Category: Hell in a handcart

We’re all doomed

  • Let boys be happy boys

    I’ve written a few times here about toxic masculinity, the idea that certain beliefs and expectations are bad for men as well as women. This, by Tim Winton, puts it really well.

    Boys and young men are so routinely expected to betray their better natures, to smother their consciences, to renounce the best of themselves and submit to something low and mean. As if there’s only one way of being a bloke, one valid interpretation of the part, the role, if you like. There’s a constant pressure to enlist, to pull on the uniform of misogyny and join the Shithead Army that enforces and polices sexism.

    One of the most worrying things in the world right now is the radicalisation of young men, much of it online. Many young men are lost, and there are plenty of people offering them easy answers. All too often, they’re the wrong answers.

    In the absence of explicit, widely-shared and enriching rites of passage, young men in particular are forced to make themselves up as they go along. Which usually means they put themselves together from spare parts, and the stuff closest to hand tends to be cheap and defective. And that’s dangerous.
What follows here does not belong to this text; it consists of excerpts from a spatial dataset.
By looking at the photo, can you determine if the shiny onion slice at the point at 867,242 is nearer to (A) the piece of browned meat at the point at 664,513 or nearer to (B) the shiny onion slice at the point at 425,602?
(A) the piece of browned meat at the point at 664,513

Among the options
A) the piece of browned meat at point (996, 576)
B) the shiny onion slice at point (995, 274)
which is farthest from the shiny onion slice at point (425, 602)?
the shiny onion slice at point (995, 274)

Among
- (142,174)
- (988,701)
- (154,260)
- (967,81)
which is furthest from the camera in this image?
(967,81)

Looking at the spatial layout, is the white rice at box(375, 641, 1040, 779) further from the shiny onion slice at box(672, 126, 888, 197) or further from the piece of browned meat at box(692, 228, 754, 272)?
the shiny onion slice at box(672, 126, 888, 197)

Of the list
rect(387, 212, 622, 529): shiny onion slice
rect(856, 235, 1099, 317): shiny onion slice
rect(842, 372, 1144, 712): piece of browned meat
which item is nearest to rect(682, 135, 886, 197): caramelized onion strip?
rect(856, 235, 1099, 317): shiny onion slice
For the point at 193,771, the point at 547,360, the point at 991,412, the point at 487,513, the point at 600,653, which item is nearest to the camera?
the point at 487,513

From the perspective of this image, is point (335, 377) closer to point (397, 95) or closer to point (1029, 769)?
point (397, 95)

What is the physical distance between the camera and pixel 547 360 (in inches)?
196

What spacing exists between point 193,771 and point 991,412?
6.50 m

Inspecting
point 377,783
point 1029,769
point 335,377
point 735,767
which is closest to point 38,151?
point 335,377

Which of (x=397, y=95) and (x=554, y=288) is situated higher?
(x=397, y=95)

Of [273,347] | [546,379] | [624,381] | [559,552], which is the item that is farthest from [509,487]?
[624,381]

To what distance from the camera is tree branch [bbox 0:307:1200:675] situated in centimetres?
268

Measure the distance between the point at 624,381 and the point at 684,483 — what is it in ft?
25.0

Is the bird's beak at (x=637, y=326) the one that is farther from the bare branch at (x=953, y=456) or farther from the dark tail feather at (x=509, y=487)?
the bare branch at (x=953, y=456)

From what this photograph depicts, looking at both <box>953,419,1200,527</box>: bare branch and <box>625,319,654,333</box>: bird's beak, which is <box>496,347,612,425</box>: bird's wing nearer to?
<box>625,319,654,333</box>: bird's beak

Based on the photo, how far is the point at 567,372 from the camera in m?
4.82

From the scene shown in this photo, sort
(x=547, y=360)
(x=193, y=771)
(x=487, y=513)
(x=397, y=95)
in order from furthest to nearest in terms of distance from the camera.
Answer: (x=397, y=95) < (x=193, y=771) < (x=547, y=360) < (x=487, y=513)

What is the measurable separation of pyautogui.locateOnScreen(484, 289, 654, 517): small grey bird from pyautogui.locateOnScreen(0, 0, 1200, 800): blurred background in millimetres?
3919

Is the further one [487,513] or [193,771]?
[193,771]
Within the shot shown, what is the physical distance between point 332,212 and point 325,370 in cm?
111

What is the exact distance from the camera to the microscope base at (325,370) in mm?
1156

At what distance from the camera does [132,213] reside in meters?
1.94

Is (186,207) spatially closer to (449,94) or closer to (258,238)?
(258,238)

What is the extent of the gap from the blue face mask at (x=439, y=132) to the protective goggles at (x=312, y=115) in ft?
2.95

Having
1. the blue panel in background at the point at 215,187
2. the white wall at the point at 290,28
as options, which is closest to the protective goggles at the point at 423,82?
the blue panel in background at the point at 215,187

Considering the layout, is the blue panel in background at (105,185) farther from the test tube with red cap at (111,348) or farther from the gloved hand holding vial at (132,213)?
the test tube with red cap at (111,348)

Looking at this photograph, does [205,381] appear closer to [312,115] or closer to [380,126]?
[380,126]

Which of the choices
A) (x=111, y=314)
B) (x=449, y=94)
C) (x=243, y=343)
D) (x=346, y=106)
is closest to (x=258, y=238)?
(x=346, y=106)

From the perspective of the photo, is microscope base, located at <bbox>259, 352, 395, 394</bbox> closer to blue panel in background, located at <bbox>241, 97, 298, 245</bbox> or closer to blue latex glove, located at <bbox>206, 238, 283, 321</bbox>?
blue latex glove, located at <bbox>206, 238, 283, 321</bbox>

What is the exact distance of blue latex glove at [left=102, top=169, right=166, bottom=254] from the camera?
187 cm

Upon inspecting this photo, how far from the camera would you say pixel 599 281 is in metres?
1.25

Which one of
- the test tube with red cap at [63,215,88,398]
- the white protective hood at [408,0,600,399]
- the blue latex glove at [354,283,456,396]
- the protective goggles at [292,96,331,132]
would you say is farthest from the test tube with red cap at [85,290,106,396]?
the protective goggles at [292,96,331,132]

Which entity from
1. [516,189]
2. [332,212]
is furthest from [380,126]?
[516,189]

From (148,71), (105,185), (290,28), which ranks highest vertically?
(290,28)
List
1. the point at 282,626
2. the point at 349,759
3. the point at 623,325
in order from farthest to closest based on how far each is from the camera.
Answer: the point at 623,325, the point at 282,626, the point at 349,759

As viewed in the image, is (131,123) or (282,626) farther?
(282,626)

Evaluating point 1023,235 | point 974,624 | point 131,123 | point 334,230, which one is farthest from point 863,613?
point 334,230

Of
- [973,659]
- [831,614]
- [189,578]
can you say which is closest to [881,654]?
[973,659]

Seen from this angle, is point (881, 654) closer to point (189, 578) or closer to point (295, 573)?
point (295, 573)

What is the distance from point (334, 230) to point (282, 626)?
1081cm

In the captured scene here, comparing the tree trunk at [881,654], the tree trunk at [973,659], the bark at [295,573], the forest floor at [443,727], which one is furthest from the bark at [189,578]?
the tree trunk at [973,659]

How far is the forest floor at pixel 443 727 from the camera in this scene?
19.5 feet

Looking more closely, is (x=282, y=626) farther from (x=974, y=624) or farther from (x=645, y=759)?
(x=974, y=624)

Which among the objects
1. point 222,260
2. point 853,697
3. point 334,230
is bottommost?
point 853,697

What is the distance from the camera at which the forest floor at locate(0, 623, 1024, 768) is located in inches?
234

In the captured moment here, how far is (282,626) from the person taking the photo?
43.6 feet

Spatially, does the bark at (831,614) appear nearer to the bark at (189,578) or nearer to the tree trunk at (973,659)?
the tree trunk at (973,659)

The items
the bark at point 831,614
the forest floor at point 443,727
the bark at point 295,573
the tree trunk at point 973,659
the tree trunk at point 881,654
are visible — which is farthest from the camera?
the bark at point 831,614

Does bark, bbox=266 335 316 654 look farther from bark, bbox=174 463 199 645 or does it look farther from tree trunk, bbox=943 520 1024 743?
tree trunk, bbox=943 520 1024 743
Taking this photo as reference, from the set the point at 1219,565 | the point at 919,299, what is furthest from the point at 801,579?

    Recruiters for the likes of the far right know this. It’s why you find them in forums where young men talk about depression, and anywhere else there are vulnerable young men looking for answers. It’s why they amplify the voices that tell people liberals, feminists, people of colour and LGBT people are stealing their birthright.

    A man in manacles doesn’t fully understand the threat he poses to others. Even as he’s raging against his bonds. Especially as he’s raging against his bonds. When you’re bred for mastery, when you’re trained to endure and fight and suppress empathy, how do you find your way in a world that cannot be mastered? How do you live a life in which all of us must eventually surrender and come to terms? Too many men are blunt instruments. Otherwise known, I guess, as tools. Because of poor training, they’re simply not fit for purpose. Because life is not a race, it’s not a game, and it’s not a fight.

    Too many people are telling angry young men that it *is* a race, it *is* a game, it *is* a fight. And that’s harming men and women alike. It’s right and proper that we call out toxic behaviour and male entitlement, but men are victims here too.

    …patriarchy is bondage for boys, too. It disfigures them. Even if they’re the last to notice. Even if they profit from it. And their disfigurement diminishes the ultimate prospects of all of us, wherever we are on the gender spectrum. I think we need to admit this.

  • I can’t get no sleep

    The Caledonian Sleeper train is in the news after the latest concerted “pile-on” (their words) by anti-trans activists who organise on Mumsnet: they don’t want trans people on sleeper trains.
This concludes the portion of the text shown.